**Supplied data**
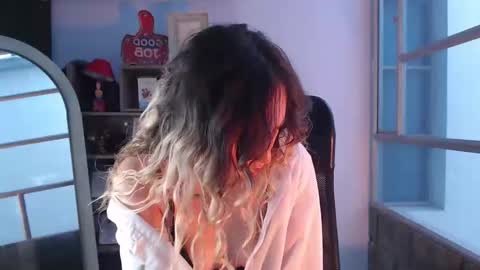 Snapshot of luciana_evaans chatting on 12-06-24, 05:00 Luciana Evans online show from 12-06-24, 05:00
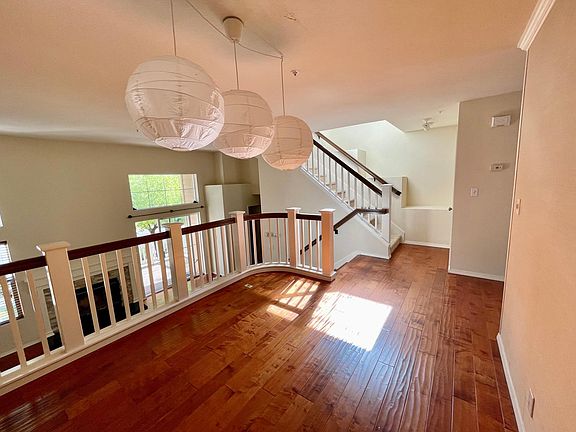 4th image of 4739 Mangrove Dr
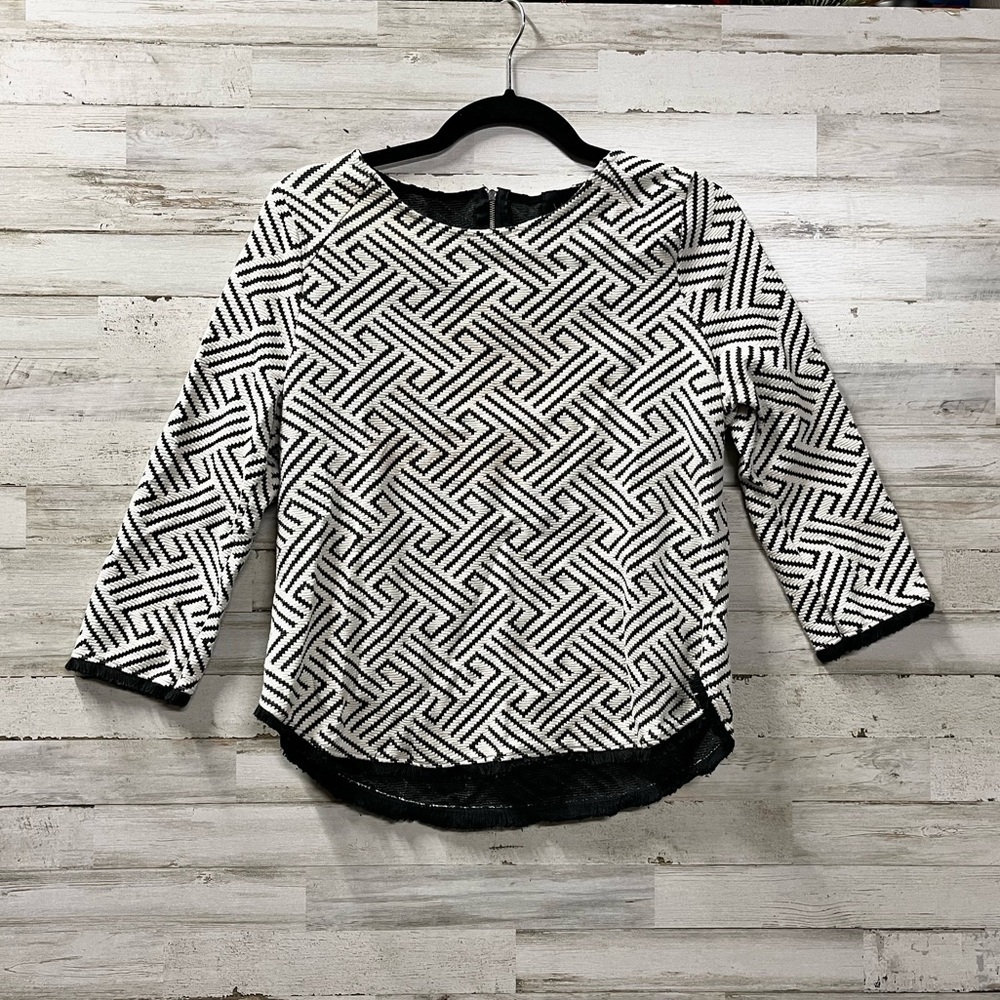 W5 Black and White Geometric Sweater Top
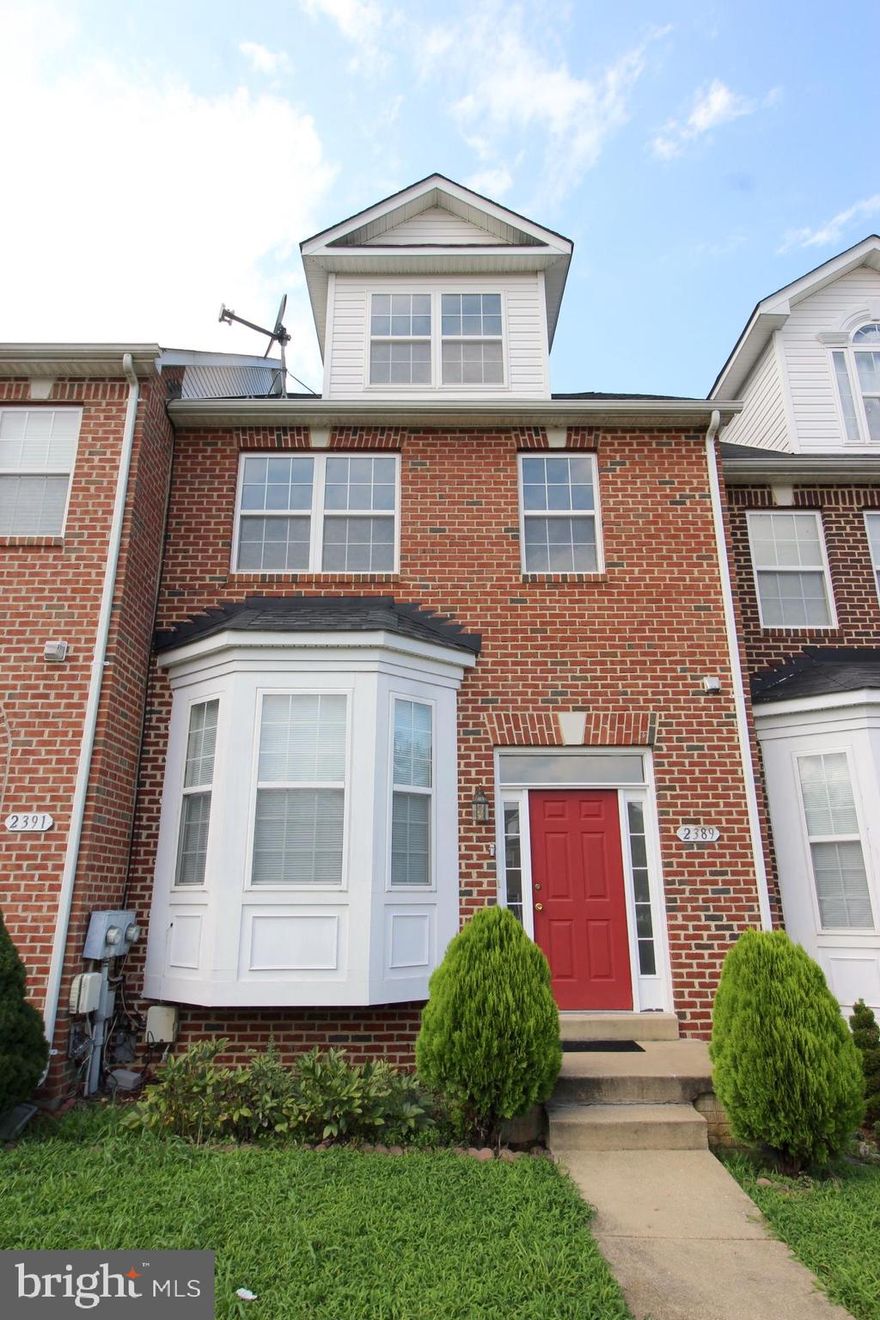 Sun-filled 4 lvl T/H in the sought after Berry Valley Community. Highlights include hardwood flooring throughout main lvl, stairs, halls and owners suite. 10’+ ceiling height on main lvl and vaulted ceiling on top flr. Owner’s suite on top lvl features w/I clst, private bath with duo vanity, sep. shower stall and soaking tub. Fully finished W/O bsmt has ceramic flooring throughout and includes a den w/clst, full bath, laundry rm w/full size W/D, wet bar in Rec Rm w/240V outlet. Large deck off kitchen and brick paved patio off rec rm in fenced yard offers ample outdoor living. 2 assigned parking spaces are directly in front. Home is in the coveted North Point HS cluster!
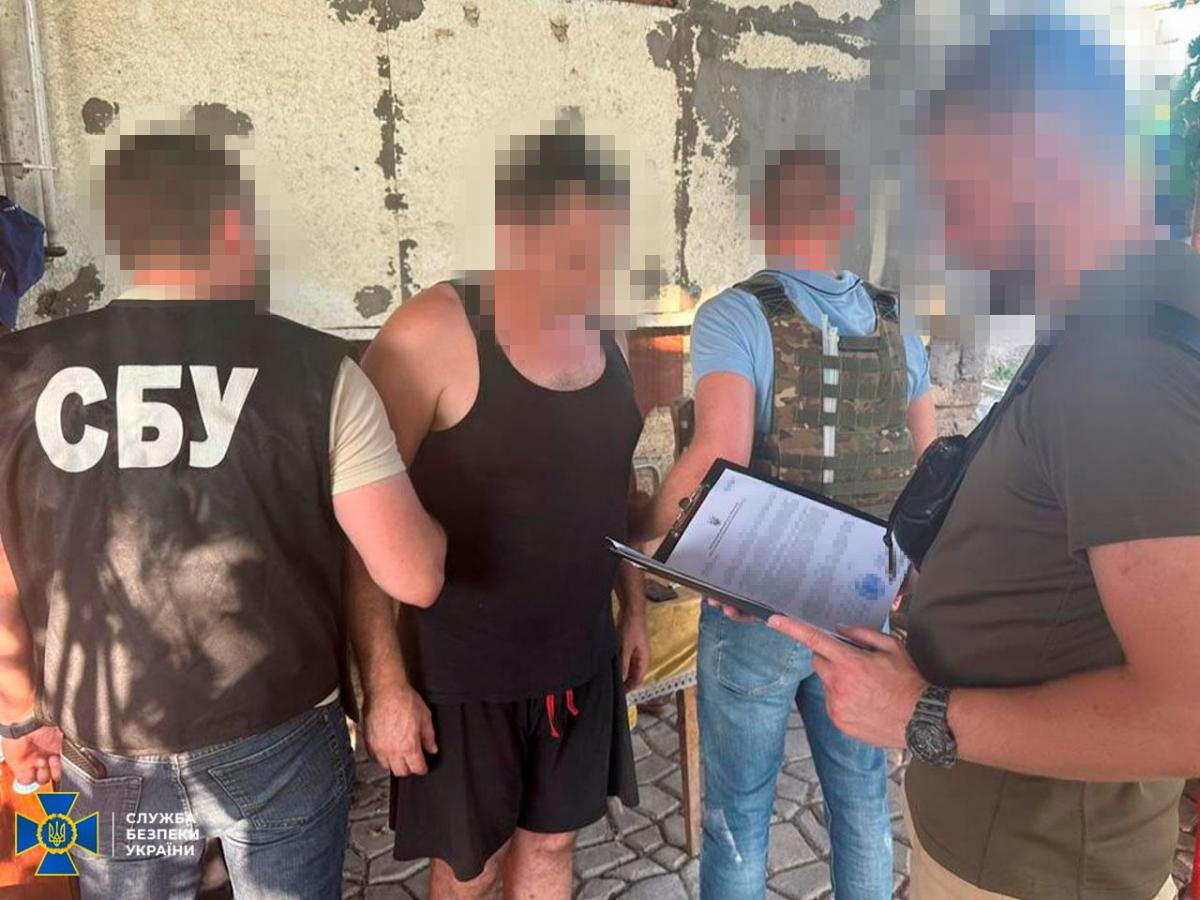 В Николаеве предатель готовил ракетные удары / фото СБУ В Николаеве предатель готовил ракетные удары / фото СБУ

**Problem requirements**
Give the data again word for word, without images.

**Response to this task**
 Snapshot of luciana_evaans chatting on 12-06-24, 05:00 Luciana Evans online show from 12-06-24, 05:00
 4th image of 4739 Mangrove Dr
 W5 Black and White Geometric Sweater Top
 Sun-filled 4 lvl T/H in the sought after Berry Valley Community. Highlights include hardwood flooring throughout main lvl, stairs, halls and owners suite. 10’+ ceiling height on main lvl and vaulted ceiling on top flr. Owner’s suite on top lvl features w/I clst, private bath with duo vanity, sep. shower stall and soaking tub. Fully finished W/O bsmt has ceramic flooring throughout and includes a den w/clst, full bath, laundry rm w/full size W/D, wet bar in Rec Rm w/240V outlet. Large deck off kitchen and brick paved patio off rec rm in fenced yard offers ample outdoor living. 2 assigned parking spaces are directly in front. Home is in the coveted North Point HS cluster!
 В Николаеве предатель готовил ракетные удары / фото СБУ В Николаеве предатель готовил ракетные удары / фото СБУ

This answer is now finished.